The new group of Usual Suspects—Vinales, Rins, Quartararo—took turns going after Marquez’s soft-tire lap times during Q2, to no avail. The Catalan made it ten-for-10 on pole in Germany, joined on the front row by Quartararo and Vinales. Row two would be comprised of Rins, Jack Miller and Cal Crutchlow. Rossi could do no better than P11, the weakest of the four Yamahas in the first four rows. Oh, and just for the record, Marquez on Saturday set a new track record for motorcycles at the Sachsenring.
The Race
This German Grand Prix was no work of art, a high-speed procession punctuated by falls from rather high-profile riders. Rookies Quartararo and Oliveira both crashed out in Lap 2, though the Portuguese rider would re-enter the race, for whatever reason.
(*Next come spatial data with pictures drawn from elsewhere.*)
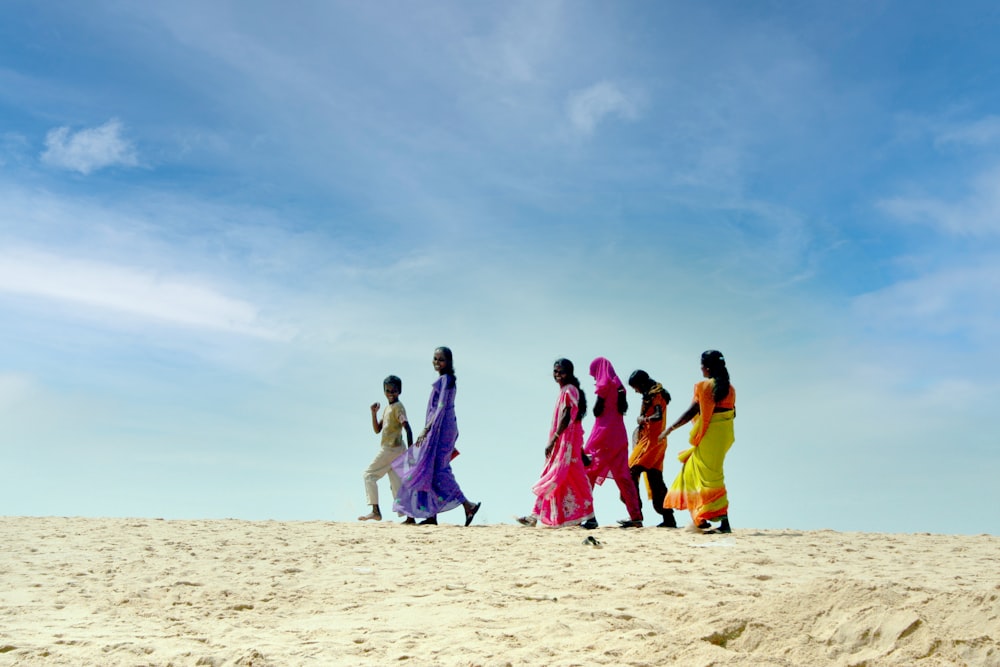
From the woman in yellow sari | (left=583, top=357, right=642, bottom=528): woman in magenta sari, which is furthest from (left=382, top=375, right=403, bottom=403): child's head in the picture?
the woman in yellow sari

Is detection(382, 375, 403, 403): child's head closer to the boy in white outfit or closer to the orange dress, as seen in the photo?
the boy in white outfit

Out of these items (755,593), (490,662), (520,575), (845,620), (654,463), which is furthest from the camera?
(654,463)

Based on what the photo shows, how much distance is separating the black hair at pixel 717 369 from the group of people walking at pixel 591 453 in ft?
0.04

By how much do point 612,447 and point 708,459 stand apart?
5.32ft

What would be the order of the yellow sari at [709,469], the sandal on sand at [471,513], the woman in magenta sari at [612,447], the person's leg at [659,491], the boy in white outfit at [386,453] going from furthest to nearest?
the boy in white outfit at [386,453] → the sandal on sand at [471,513] → the woman in magenta sari at [612,447] → the person's leg at [659,491] → the yellow sari at [709,469]

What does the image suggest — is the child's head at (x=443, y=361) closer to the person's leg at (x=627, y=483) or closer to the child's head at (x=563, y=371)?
the child's head at (x=563, y=371)

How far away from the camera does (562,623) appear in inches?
280

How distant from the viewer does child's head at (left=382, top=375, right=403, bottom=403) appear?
14047mm

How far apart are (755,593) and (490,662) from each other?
308cm

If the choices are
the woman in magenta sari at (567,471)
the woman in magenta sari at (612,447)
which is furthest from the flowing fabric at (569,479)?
the woman in magenta sari at (612,447)

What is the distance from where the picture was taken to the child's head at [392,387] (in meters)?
14.0

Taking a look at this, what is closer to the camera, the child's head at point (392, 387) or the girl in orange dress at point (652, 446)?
the girl in orange dress at point (652, 446)

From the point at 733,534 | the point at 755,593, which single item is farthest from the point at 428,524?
the point at 755,593

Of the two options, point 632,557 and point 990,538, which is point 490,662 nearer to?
point 632,557
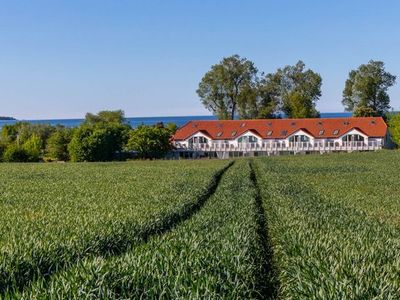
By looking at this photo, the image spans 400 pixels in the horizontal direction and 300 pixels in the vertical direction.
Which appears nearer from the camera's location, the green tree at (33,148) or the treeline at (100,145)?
the treeline at (100,145)

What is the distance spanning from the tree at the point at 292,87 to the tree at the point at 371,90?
7.64m

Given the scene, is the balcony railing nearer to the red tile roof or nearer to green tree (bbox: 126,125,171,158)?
the red tile roof

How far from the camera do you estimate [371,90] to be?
4355 inches

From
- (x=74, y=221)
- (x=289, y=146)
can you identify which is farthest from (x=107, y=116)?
(x=74, y=221)

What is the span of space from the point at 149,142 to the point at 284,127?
25004mm

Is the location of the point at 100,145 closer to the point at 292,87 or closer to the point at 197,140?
the point at 197,140

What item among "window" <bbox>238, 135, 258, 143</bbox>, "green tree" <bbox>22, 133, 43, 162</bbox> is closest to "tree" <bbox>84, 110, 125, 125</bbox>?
"green tree" <bbox>22, 133, 43, 162</bbox>

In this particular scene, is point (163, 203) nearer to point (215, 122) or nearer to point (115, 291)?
point (115, 291)

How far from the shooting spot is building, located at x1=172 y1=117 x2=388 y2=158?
94562 mm

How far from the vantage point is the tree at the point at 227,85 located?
107m

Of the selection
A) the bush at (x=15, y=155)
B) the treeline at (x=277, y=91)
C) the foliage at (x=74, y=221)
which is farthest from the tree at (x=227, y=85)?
the foliage at (x=74, y=221)

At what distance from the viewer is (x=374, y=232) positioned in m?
15.2

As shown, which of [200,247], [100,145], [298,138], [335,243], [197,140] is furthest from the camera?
[197,140]

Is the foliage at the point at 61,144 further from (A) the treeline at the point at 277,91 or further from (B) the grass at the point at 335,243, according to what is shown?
(B) the grass at the point at 335,243
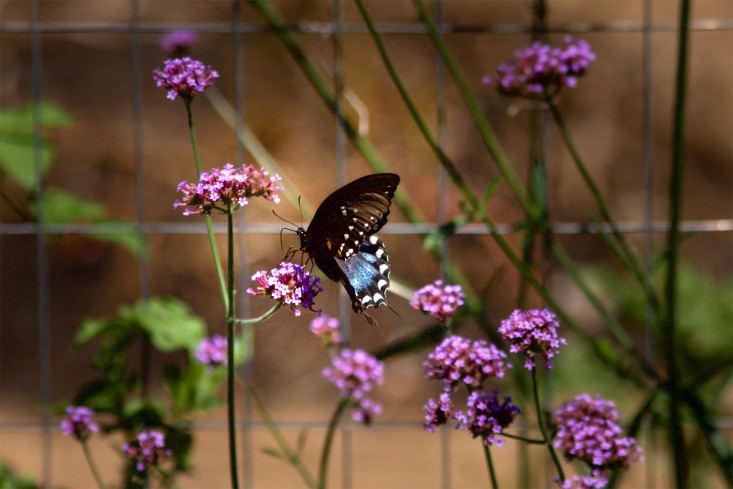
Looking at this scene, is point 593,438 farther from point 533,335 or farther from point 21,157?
point 21,157

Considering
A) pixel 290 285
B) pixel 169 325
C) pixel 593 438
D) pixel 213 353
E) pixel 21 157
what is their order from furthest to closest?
pixel 21 157 < pixel 169 325 < pixel 213 353 < pixel 593 438 < pixel 290 285

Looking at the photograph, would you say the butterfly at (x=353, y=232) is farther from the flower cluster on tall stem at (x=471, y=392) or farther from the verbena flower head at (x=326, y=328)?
the verbena flower head at (x=326, y=328)

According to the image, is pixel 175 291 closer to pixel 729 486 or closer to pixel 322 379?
pixel 322 379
KTM sad sack Johann Zarco crashed out at the same spot a lap later. Pecco Bagnaia went walky on Lap 8, taking himself out of points contention.
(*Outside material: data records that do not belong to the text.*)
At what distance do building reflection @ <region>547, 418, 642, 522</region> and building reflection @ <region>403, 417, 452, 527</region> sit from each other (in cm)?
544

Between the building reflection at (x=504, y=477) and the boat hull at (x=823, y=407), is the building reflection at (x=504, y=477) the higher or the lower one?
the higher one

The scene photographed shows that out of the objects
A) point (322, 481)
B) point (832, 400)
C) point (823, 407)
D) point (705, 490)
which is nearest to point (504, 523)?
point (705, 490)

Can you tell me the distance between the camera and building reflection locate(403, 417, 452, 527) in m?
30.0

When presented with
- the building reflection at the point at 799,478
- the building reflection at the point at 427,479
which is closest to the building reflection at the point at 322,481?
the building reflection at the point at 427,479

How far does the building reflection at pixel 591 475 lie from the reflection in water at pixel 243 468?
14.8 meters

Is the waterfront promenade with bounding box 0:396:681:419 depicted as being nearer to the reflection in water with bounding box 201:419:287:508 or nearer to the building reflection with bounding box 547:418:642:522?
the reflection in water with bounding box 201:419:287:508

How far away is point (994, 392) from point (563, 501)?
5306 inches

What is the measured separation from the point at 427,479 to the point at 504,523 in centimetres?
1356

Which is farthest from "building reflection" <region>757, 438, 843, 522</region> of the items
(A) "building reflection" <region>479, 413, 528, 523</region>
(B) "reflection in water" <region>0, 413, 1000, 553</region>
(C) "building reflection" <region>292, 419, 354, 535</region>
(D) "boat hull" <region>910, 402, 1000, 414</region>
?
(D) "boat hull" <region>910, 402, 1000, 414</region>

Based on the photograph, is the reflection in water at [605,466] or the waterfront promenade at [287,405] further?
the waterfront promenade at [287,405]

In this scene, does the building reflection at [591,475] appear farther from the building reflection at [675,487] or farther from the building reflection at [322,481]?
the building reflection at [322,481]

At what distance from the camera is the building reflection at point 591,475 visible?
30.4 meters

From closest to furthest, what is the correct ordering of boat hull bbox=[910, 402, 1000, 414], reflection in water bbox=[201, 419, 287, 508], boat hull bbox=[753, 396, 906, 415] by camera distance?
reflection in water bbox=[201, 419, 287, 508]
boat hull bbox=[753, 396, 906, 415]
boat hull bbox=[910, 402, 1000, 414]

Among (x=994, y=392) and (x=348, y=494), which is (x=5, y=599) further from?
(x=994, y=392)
But it was Rins, all alone in second place, laying his Suzuki down on Lap 19. Crutchlow could never catch Vinales. Dovizioso could never catch Petrucci. And no one currently living could catch Marc Marquez, who was thinking about COTA and how he would not let that happen today.
The Big Picture
The big picture is as ugly as an outhouse on an August afternoon. With 58 points in hand at the clubhouse turn, Marquez could leave his woods in a locker and walk the back nine with just a putter, a wedge, a three-iron, a seven-iron and a sleeve of Titleists in a Saturday bag and win the club championship. While the riders scrambling for a top-ten finish in 2019 are sweating blood, Marquez makes this hugely demanding, physically debilitating job look easy, effortless. His team is a well-oiled machine that never looks stressed out. He stops on his way to the garage to get his picture taken with a four-year old boy wearing #93 gear. I’m pretty much convinced he hasn’t started shaving yet. He lives with his brother. Haters hate him because he’s got mad skills. Haters gonna hate. Just sayin’.
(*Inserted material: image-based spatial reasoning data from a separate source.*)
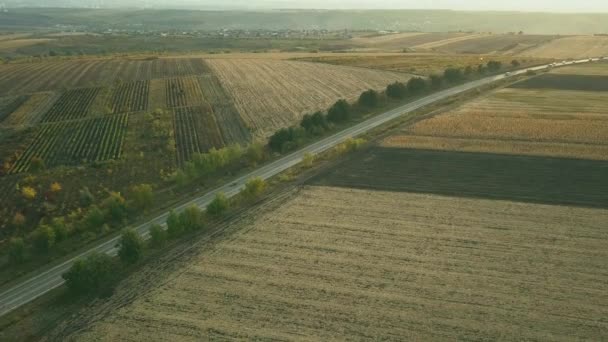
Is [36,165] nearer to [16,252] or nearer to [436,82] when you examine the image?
[16,252]

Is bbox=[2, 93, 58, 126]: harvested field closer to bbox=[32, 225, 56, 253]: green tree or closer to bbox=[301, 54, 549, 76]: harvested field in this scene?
bbox=[32, 225, 56, 253]: green tree

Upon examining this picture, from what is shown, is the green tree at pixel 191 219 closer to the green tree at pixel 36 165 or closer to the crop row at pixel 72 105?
the green tree at pixel 36 165

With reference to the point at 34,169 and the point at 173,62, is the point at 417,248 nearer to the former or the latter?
the point at 34,169

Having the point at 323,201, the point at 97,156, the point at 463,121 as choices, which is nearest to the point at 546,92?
the point at 463,121

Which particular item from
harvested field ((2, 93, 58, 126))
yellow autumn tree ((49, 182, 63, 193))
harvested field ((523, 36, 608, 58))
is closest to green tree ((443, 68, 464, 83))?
harvested field ((523, 36, 608, 58))

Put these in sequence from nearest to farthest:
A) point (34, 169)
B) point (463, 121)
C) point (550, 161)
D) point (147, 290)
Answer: point (147, 290) < point (550, 161) < point (34, 169) < point (463, 121)

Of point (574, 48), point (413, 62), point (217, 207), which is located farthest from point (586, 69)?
point (217, 207)
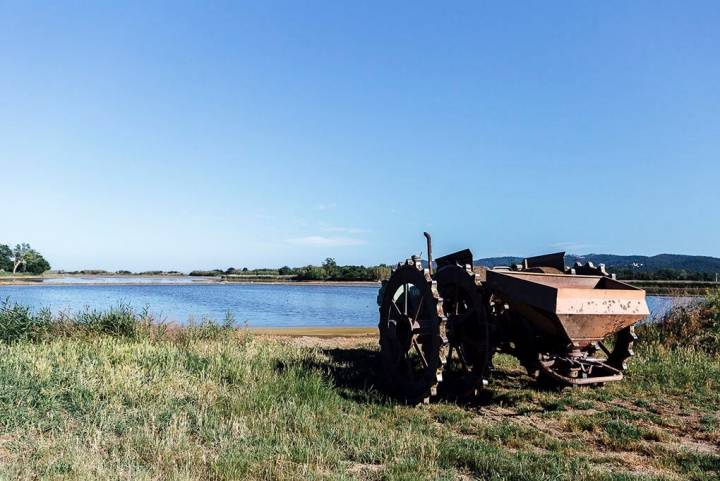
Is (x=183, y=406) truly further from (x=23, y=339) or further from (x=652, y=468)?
(x=23, y=339)

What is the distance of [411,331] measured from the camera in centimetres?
895

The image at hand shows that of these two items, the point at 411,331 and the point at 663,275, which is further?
the point at 663,275

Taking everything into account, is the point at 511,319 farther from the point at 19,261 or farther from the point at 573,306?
the point at 19,261

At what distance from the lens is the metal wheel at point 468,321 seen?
8305 millimetres

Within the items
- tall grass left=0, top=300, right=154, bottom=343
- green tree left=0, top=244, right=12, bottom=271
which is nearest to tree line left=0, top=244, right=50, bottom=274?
green tree left=0, top=244, right=12, bottom=271

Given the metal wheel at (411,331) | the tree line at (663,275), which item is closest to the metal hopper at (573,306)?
the metal wheel at (411,331)

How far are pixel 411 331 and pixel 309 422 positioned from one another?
275cm

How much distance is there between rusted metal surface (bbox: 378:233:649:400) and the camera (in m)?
7.51

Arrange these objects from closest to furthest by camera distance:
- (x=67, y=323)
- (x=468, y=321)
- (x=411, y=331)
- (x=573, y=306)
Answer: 1. (x=573, y=306)
2. (x=411, y=331)
3. (x=468, y=321)
4. (x=67, y=323)

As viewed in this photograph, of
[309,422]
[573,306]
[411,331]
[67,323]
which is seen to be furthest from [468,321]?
[67,323]

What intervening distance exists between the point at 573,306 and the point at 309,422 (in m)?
3.71

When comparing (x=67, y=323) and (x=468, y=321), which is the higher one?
(x=468, y=321)

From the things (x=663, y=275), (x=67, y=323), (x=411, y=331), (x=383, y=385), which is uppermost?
(x=663, y=275)

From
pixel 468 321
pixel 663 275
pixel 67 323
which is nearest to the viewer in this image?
pixel 468 321
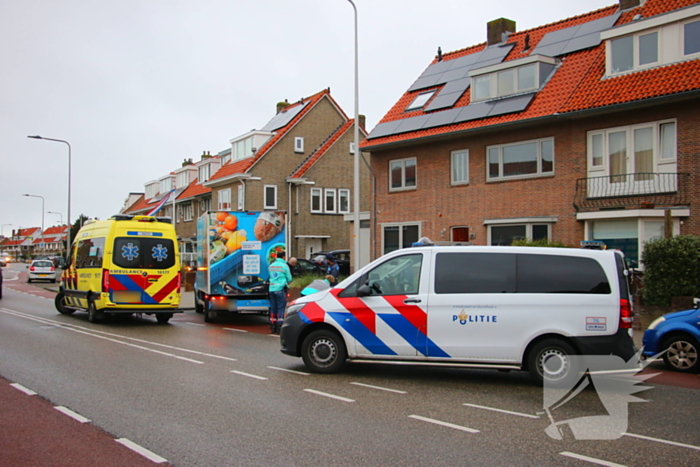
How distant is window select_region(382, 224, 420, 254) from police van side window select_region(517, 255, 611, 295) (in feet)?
49.7

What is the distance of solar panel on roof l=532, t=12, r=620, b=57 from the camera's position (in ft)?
70.8

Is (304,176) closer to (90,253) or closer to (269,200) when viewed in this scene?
(269,200)

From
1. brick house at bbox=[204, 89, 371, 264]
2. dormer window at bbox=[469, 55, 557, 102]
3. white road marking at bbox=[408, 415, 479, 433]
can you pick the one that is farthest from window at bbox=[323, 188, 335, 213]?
white road marking at bbox=[408, 415, 479, 433]

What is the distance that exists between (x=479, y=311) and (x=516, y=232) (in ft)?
42.6

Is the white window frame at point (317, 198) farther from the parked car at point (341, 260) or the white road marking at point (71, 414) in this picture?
the white road marking at point (71, 414)

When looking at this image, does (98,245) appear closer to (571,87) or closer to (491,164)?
(491,164)

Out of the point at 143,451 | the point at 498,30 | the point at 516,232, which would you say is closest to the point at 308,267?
the point at 516,232

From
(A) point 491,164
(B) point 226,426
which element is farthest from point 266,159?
(B) point 226,426

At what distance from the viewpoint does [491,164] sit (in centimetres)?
2178

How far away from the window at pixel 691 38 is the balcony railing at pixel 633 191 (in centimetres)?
356

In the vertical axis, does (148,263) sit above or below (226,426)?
above

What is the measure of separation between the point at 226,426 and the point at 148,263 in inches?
420

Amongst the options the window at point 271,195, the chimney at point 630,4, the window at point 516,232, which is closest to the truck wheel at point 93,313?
the window at point 516,232

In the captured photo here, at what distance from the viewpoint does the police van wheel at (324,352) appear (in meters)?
9.19
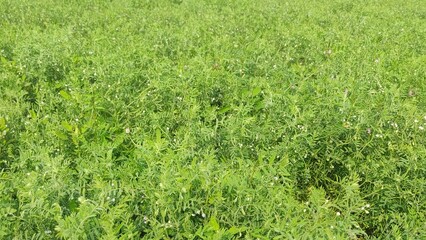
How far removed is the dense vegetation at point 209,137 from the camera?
2.50 m

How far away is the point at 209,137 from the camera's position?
3.33m

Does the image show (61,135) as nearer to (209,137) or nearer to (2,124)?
(2,124)

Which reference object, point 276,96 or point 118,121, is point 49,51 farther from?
point 276,96

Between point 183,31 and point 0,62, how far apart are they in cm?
275

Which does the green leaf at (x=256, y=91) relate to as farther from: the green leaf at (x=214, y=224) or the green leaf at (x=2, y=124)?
the green leaf at (x=2, y=124)

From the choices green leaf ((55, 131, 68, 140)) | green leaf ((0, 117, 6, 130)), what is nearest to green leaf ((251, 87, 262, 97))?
green leaf ((55, 131, 68, 140))

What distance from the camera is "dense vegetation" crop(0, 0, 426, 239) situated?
2504 mm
Beyond Marquez, you have a bunch of riders with significant pedigrees snapping and tearing at one another over scraps. Last week I observed how some celebrants—OK, it was Vinales—were celebrating having held Marquez to 20 points. Today, the remaining Aliens and top tenners seem relieved to have held Marquez to a mere 25 points. For the rest of the paddock, The Sachsenring has become like Phillip Island was to Casey Stoner and how Mugello once was to Valentino Rossi.
Go. Race. Lose. Repeat.
Tranches
This is the week when we come clean and give Marc Marquez his own tranche.
After Assen:
Tranche 1: Marc Marquez, Andrea Dovizioso, Alex Rins, Fabio Quartararo
Tranche 2: Danilo Petrucci, Jack Miller, Franco Morbidelli, Takaa Nakagami, Maverick Vinales, Joan Mir
Tranche 3: Valentino Rossi, Cal Crutchlow, Aleix Espargaro, Pol Espargaro
Tranche 4: Jorge Lorenzo, Johann Zarco, Miguel Oliveira, Pecco Bagnaia
Tranche 5: Karel Abraham, Hafizh Syahrin, Tito Rabat, Andrea Iannone
After Sachsenring:
Tranche 1: Marc Marquez
Tranche 2: Danilo Petrucci, Jack Miller, Franco Morbidelli, Maverick Vinales, Andrea Dovizioso, Alex Rins, Fabio Quartararo, Cal Crutchlow
Tranche 3: Valentino Rossi, Aleix Espargaro, Pol Espargaro, Joan Mir, Takaa Nakagami
Tranche 4: Jorge Lorenzo, Johann Zarco, Miguel Oliveira, Pecco Bagnaia
Tranche 5: Karel Abraham, Hafizh Syahrin, Tito Rabat, Andrea Iannone
* * *
MotoGP now hobbles off to summer vacation, a number of riders to lick wounds, several to entertain existential crises, and others to just chase women and enjoy being young, wealthy and in shape. We, obviously, will be hanging with the latter group. Should anything noteworthy occur during the interlude, I shall faithfully report on it at Late-Braking MotoGP, your site for all the stuff not good enough to make it to the pages of Motorcycle.com. We’ll have a preview of the Brno round here at the end of the month. Ciao.